When you’ve set up all of your widgets and dragged them to where you want them located on the canvas, you can hide the top configuration panel by clicking on the caret icon at the bottom of the panel and voila! A tidy, well designed, highly flexible responsive web dashboard with all of the configuration controls hidden except for a wrench icon to display the configuration panel. In the hosted version there is no user access to the configuration panel.

In the “Things I’d like to See” department are when the configuration panel is closed I’d like to see the widgets shielded so their content can’t be accidentally selected (people, particularly noobs, often click on dashboards while looking  at them and can’t figure out why they’ve made a selection they can’t do anything with). I’d also like to see sounds associated with high and low threshold values, and pop up widgets so you can drill down into datasources. 

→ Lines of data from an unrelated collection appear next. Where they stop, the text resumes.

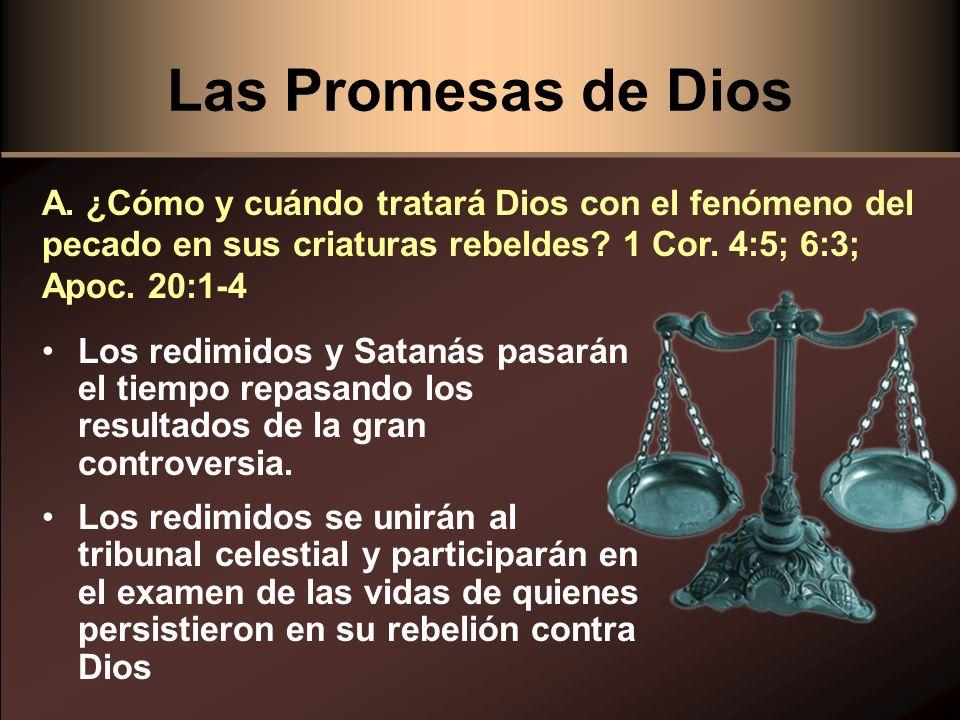 Las Promesas de Dios A. ¿Cómo y cuándo tratará Dios con el fenómeno del pecado en sus criaturas rebeldes 1 Cor. 4:5; 6:3; Apoc. 20:1-4.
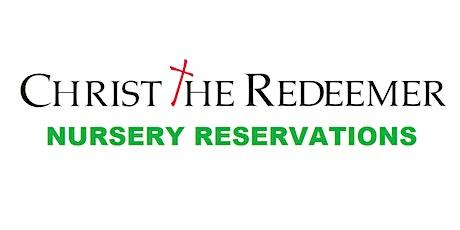 Nursery Reservations - 11am Service - Christ the Redeemer Church tickets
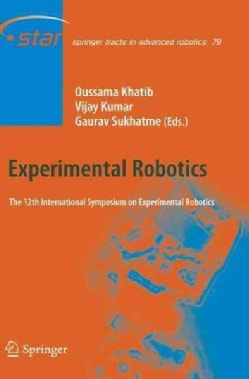 Experimental Robotics: The 12th International Symposium on Experimental Robotics (Paperback)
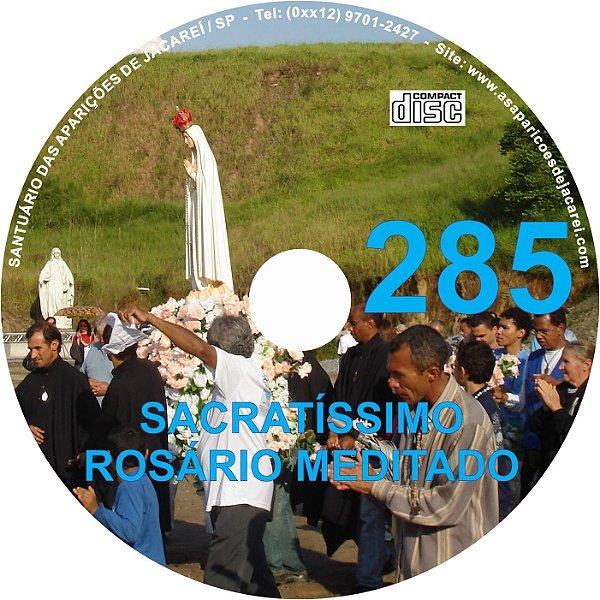 CD ROSÁRIO MEDITADO 285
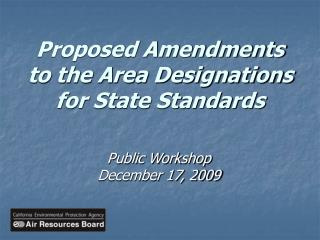 Proposed Amendments to the Area Designations  for State Standards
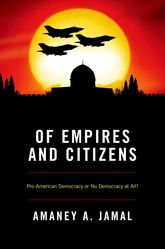 Of Empires and CitizensPro-American Democracy or No Democracy at All?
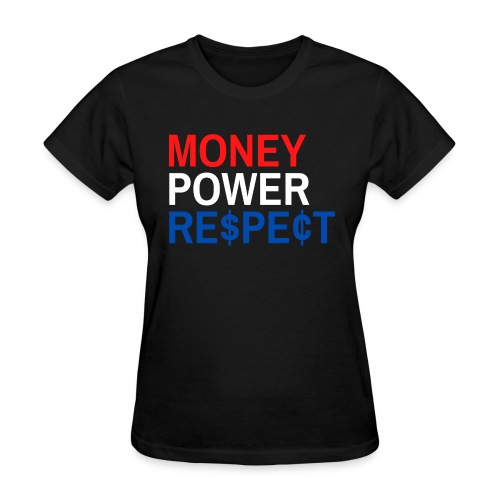 Money Power Respect (Red, White & Blue with $ & ¢) - Women's T-Shirt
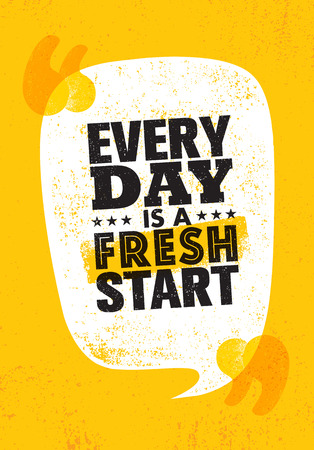 Every Day Is a Fresh Start. Inspiring Creative Motivation Quote Poster Template. Vector Typography Banner Design Concep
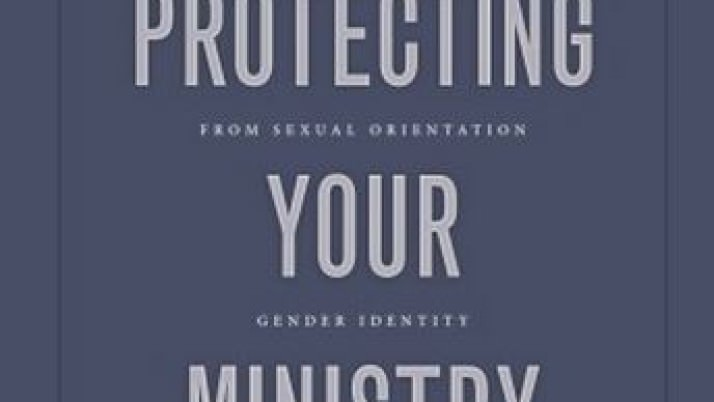 Protecting Your Ministry From Sexual Orientation Gender Identity Lawsuits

Freeboard offers a free subscription which allows for unlimited data and devices, unlimited widgets, and unlimited dashboards although all of your dashboards are public (that said, you do have to know the URL of a dashboard to view it). Paid Freeboard subscriptions include the features of the free subscription as well as provide private password protected dashboards. You get 5 private dashboard for $12 per month, 10 for $22 per month, 20 for $42 per month, and 50 for $100 per month. Enterprise pricing is on request.

My wish list notwithstanding, Freeboard is an excellent and practical platform for building anything from small to enterprise scale web dashboards for Internet of Things systems or for monitoring of any system or service that provides any kind of data feed. Freeboard gets a Gearhead rating of 4.5 out of 5.